(Stored entries)
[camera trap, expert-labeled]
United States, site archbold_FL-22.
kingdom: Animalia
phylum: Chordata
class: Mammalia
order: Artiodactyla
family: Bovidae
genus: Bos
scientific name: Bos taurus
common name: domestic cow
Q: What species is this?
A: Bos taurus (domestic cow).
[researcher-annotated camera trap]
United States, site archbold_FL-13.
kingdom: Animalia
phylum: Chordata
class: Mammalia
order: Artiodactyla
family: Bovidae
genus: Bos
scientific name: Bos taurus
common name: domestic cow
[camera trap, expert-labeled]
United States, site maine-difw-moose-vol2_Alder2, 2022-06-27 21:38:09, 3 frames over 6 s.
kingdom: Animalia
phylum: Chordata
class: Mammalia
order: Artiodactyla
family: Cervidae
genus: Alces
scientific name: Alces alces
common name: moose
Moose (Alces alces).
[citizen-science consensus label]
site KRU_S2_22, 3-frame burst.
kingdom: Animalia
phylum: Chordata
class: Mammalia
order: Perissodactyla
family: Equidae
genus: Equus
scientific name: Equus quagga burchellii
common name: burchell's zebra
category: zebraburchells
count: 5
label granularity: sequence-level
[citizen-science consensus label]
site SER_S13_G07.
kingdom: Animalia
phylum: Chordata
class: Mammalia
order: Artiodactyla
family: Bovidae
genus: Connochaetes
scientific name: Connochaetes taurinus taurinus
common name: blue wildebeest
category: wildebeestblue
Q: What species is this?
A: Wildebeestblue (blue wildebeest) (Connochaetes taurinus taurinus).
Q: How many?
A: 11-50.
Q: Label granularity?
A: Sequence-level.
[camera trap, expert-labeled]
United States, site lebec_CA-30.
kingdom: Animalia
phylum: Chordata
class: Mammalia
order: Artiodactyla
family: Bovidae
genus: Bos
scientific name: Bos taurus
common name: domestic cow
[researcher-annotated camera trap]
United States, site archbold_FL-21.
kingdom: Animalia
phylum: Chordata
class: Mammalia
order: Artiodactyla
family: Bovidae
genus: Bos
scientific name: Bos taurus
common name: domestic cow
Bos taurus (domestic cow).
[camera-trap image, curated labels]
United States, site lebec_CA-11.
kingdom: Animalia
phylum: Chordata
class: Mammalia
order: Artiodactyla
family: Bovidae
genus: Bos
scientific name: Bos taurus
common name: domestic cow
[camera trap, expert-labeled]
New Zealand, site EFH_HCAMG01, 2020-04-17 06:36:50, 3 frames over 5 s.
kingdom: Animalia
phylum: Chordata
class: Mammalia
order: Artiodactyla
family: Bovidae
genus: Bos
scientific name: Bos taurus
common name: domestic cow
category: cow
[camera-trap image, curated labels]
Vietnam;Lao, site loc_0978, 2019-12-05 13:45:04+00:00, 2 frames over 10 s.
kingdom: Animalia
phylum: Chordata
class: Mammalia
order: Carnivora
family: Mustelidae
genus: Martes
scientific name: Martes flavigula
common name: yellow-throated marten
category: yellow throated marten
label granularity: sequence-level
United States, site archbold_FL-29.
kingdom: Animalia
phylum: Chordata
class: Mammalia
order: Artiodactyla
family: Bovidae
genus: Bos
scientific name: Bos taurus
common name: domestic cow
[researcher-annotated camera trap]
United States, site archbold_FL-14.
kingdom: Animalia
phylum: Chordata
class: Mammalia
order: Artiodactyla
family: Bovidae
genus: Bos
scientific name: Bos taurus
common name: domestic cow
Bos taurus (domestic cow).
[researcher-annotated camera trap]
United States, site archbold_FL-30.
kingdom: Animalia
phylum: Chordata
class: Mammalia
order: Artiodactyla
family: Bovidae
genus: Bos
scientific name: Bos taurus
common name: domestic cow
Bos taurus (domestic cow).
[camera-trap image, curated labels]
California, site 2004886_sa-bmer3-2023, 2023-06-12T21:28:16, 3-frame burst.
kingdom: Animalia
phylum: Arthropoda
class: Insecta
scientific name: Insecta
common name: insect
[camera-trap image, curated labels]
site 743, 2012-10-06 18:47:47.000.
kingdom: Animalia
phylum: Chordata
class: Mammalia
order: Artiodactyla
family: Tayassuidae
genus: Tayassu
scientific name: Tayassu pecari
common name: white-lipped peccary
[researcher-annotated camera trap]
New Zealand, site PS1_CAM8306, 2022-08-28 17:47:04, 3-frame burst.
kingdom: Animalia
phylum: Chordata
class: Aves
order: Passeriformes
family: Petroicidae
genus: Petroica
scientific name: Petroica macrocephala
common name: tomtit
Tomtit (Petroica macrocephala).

> _WORK TO BE COMPLETED_
Print the data above exactly as it reads.

> _RESPONSE_
[camera trap, expert-labeled]
United States, site archbold_FL-22.
kingdom: Animalia
phylum: Chordata
class: Mammalia
order: Artiodactyla
family: Bovidae
genus: Bos
scientific name: Bos taurus
common name: domestic cow
Q: What species is this?
A: Bos taurus (domestic cow).
[researcher-annotated camera trap]
United States, site archbold_FL-13.
kingdom: Animalia
phylum: Chordata
class: Mammalia
order: Artiodactyla
family: Bovidae
genus: Bos
scientific name: Bos taurus
common name: domestic cow
[camera trap, expert-labeled]
United States, site maine-difw-moose-vol2_Alder2, 2022-06-27 21:38:09, 3 frames over 6 s.
kingdom: Animalia
phylum: Chordata
class: Mammalia
order: Artiodactyla
family: Cervidae
genus: Alces
scientific name: Alces alces
common name: moose
Moose (Alces alces).
[citizen-science consensus label]
site KRU_S2_22, 3-frame burst.
kingdom: Animalia
phylum: Chordata
class: Mammalia
order: Perissodactyla
family: Equidae
genus: Equus
scientific name: Equus quagga burchellii
common name: burchell's zebra
category: zebraburchells
count: 5
label granularity: sequence-level
[citizen-science consensus label]
site SER_S13_G07.
kingdom: Animalia
phylum: Chordata
class: Mammalia
order: Artiodactyla
family: Bovidae
genus: Connochaetes
scientific name: Connochaetes taurinus taurinus
common name: blue wildebeest
category: wildebeestblue
Q: What species is this?
A: Wildebeestblue (blue wildebeest) (Connochaetes taurinus taurinus).
Q: How many?
A: 11-50.
Q: Label granularity?
A: Sequence-level.
[camera trap, expert-labeled]
United States, site lebec_CA-30.
kingdom: Animalia
phylum: Chordata
class: Mammalia
order: Artiodactyla
family: Bovidae
genus: Bos
scientific name: Bos taurus
common name: domestic cow
[researcher-annotated camera trap]
United States, site archbold_FL-21.
kingdom: Animalia
phylum: Chordata
class: Mammalia
order: Artiodactyla
family: Bovidae
genus: Bos
scientific name: Bos taurus
common name: domestic cow
Bos taurus (domestic cow).
[camera-trap image, curated labels]
United States, site lebec_CA-11.
kingdom: Animalia
phylum: Chordata
class: Mammalia
order: Artiodactyla
family: Bovidae
genus: Bos
scientific name: Bos taurus
common name: domestic cow
[camera trap, expert-labeled]
New Zealand, site EFH_HCAMG01, 2020-04-17 06:36:50, 3 frames over 5 s.
kingdom: Animalia
phylum: Chordata
class: Mammalia
order: Artiodactyla
family: Bovidae
genus: Bos
scientific name: Bos taurus
common name: domestic cow
category: cow
[camera-trap image, curated labels]
Vietnam;Lao, site loc_0978, 2019-12-05 13:45:04+00:00, 2 frames over 10 s.
kingdom: Animalia
phylum: Chordata
class: Mammalia
order: Carnivora
family: Mustelidae
genus: Martes
scientific name: Martes flavigula
common name: yellow-throated marten
category: yellow throated marten
label granularity: sequence-level
United States, site archbold_FL-29.
kingdom: Animalia
phylum: Chordata
class: Mammalia
order: Artiodactyla
family: Bovidae
genus: Bos
scientific name: Bos taurus
common name: domestic cow
[researcher-annotated camera trap]
United States, site archbold_FL-14.
kingdom: Animalia
phylum: Chordata
class: Mammalia
order: Artiodactyla
family: Bovidae
genus: Bos
scientific name: Bos taurus
common name: domestic cow
Bos taurus (domestic cow).
[researcher-annotated camera trap]
United States, site archbold_FL-30.
kingdom: Animalia
phylum: Chordata
class: Mammalia
order: Artiodactyla
family: Bovidae
genus: Bos
scientific name: Bos taurus
common name: domestic cow
Bos taurus (domestic cow).
[camera-trap image, curated labels]
California, site 2004886_sa-bmer3-2023, 2023-06-12T21:28:16, 3-frame burst.
kingdom: Animalia
phylum: Arthropoda
class: Insecta
scientific name: Insecta
common name: insect
[camera-trap image, curated labels]
site 743, 2012-10-06 18:47:47.000.
kingdom: Animalia
phylum: Chordata
class: Mammalia
order: Artiodactyla
family: Tayassuidae
genus: Tayassu
scientific name: Tayassu pecari
common name: white-lipped peccary
[researcher-annotated camera trap]
New Zealand, site PS1_CAM8306, 2022-08-28 17:47:04, 3-frame burst.
kingdom: Animalia
phylum: Chordata
class: Aves
order: Passeriformes
family: Petroicidae
genus: Petroica
scientific name: Petroica macrocephala
common name: tomtit
Tomtit (Petroica macrocephala).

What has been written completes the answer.